Nadia Boulanger
Meet the pioneering woman who taught Philip Glass, Aaron Copland and a generation of American composers
When Philip Glass met Nadia Boulanger, in 1964, she was already a relic: “a tough, aristocratic Frenchwoman,” Glass remembered, “elegantly dressed in fashions 50 years out of date.” Sitting in her apartment on the rue Ballu, Boulanger made her new student squirm, silently leafing through the scores he had brought. Finally, she pointed to a single bar: “There,” she said. “This was written by a real composer.” As Glass ruefully recalled: “That was the first and last time she said anything nice to me for the next two years.”
By that point, studying with Boulanger had become a rite of passage for American composers. Aaron Copland and Virgil Thomson led the way in the ’20s, transforming Boulanger’s clear, tart tonal exactness into a new version of hardy Americana. Elliott Carter followed in the ’30s, going on to spin Boulanger’s long-line structural gospel into unprecedentedly complex tapestries. George Gershwin approached Boulanger for lessons, the story goes, taking her abrupt conclusion – “I can teach you nothing” – as supreme encouragement. A few years before Glass arrived in Paris, Quincy Jones, already an experienced jazz journeyman, submitted to Boulanger’s regimen. And those were only some of the famous ones; as composer Ned Rorem once put it, “Myth credits every American town with two things: a 10-cent store and a Boulanger student.”
Boulanger was an unlikely, contradictory guru.
The students, in many cases, entered the artistic vanguard, but the vanguard was auxiliary to Boulanger’s curriculum. More important was an elementary musical education. She was an often-cited source of the aphorism that one has to know the rules in order to break the rules. That truism dissolves upon scrutiny, but it underpinned Boulanger’s faith in discipline, in propriety and in mastering the same practices as the great musicians of the past which, to her, formed music’s noble genealogy.

**Task set**
**a.** Decide whether each statement agrees with the passage on Nadia Boulanger, answering yes or no and quoting the deciding words of the passage: (i) Philip Glass met Boulanger in 1964. (ii) Elliott Carter studied with Boulanger in the '20s. (iii) Boulanger told Gershwin she could teach him a great deal.
**b.** Copy the records word for word, starting with the line that contains "From the image" and going on through the end of the records, and leave the pictures out of your answer.

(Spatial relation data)
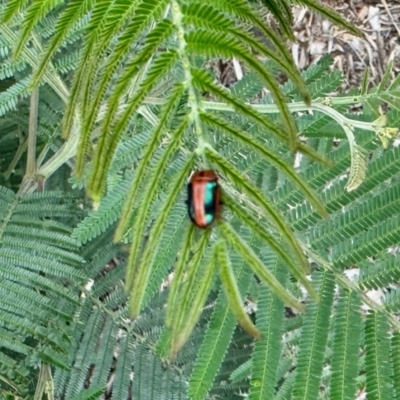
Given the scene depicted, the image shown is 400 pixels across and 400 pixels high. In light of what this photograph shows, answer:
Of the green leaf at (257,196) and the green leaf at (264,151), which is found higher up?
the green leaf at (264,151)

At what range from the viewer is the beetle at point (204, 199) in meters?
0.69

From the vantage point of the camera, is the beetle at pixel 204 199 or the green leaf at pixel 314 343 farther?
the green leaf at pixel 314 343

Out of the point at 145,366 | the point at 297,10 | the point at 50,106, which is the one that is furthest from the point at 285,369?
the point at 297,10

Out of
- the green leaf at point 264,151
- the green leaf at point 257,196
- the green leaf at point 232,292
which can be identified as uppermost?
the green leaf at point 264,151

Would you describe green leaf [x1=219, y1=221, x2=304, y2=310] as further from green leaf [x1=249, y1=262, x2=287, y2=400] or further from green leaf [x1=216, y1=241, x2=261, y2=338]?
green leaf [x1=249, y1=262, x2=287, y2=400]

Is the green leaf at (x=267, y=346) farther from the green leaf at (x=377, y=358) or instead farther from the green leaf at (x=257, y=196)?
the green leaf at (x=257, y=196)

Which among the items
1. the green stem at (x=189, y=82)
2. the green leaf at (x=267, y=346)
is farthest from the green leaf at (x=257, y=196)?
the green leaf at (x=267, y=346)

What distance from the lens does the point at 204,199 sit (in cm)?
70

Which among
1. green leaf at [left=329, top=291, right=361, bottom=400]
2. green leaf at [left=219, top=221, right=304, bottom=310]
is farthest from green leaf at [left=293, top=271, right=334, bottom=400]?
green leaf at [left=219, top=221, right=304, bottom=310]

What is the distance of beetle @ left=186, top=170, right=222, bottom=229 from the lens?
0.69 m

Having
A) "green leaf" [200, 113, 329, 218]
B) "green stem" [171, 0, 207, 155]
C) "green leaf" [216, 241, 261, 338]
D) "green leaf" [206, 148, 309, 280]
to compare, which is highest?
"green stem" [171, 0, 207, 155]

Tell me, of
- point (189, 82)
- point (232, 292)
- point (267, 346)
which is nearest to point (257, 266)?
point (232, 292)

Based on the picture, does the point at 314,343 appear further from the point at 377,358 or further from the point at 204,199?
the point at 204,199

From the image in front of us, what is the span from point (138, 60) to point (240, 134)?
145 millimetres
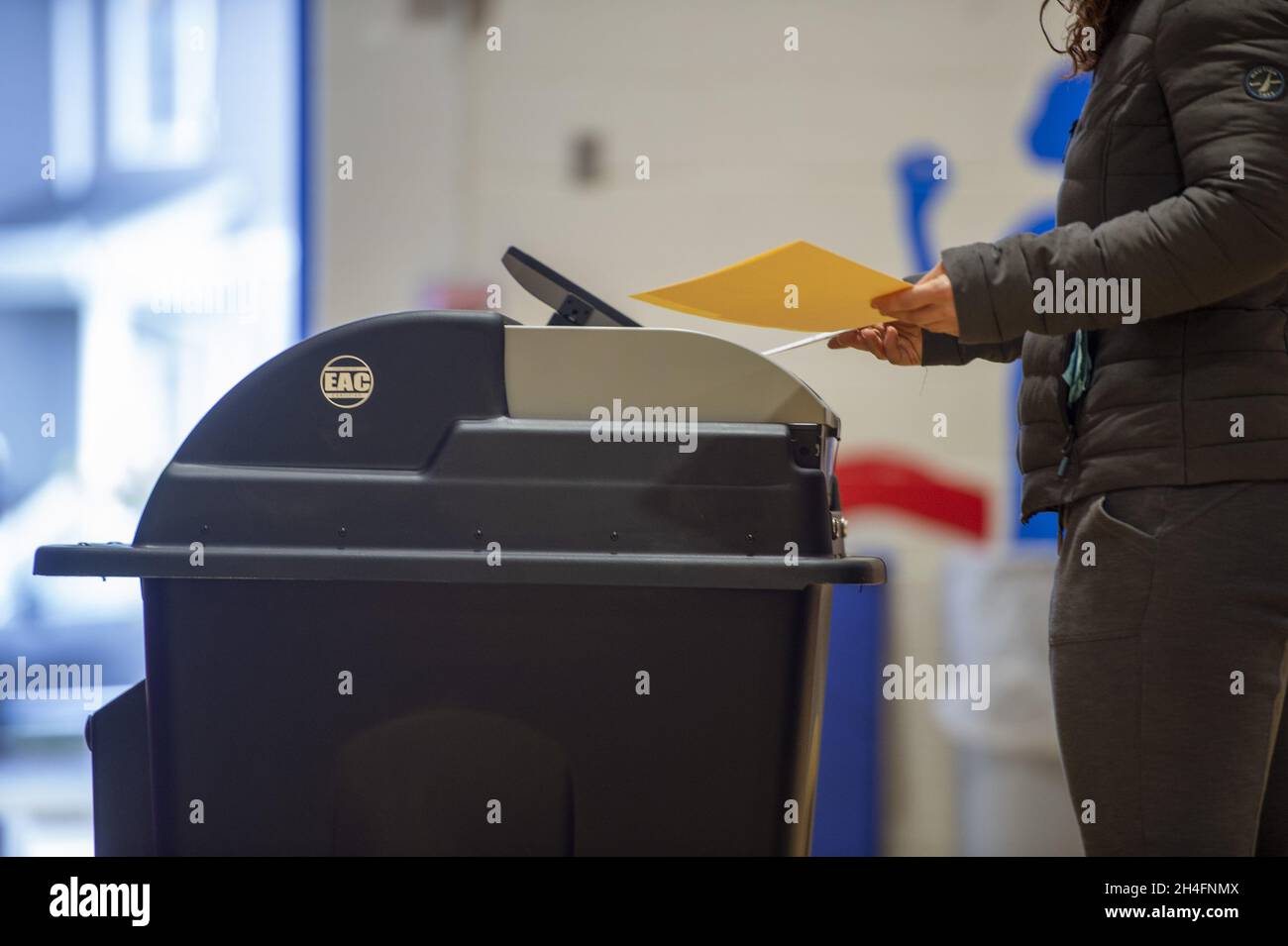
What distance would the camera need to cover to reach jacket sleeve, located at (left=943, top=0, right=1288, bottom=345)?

**Results of the exercise**
**a.**
(i) Yes: "When Philip Glass met Nadia Boulanger, in 1964"
(ii) No: "Elliott Carter followed in the ’30s"
(iii) No: "I can teach you nothing"

**b.**
From the image in front of us, what is the span from point (138, 60) to point (240, 134)?
145 millimetres
What distance would the camera need to cover to reach jacket sleeve, located at (left=943, top=0, right=1288, bottom=345)?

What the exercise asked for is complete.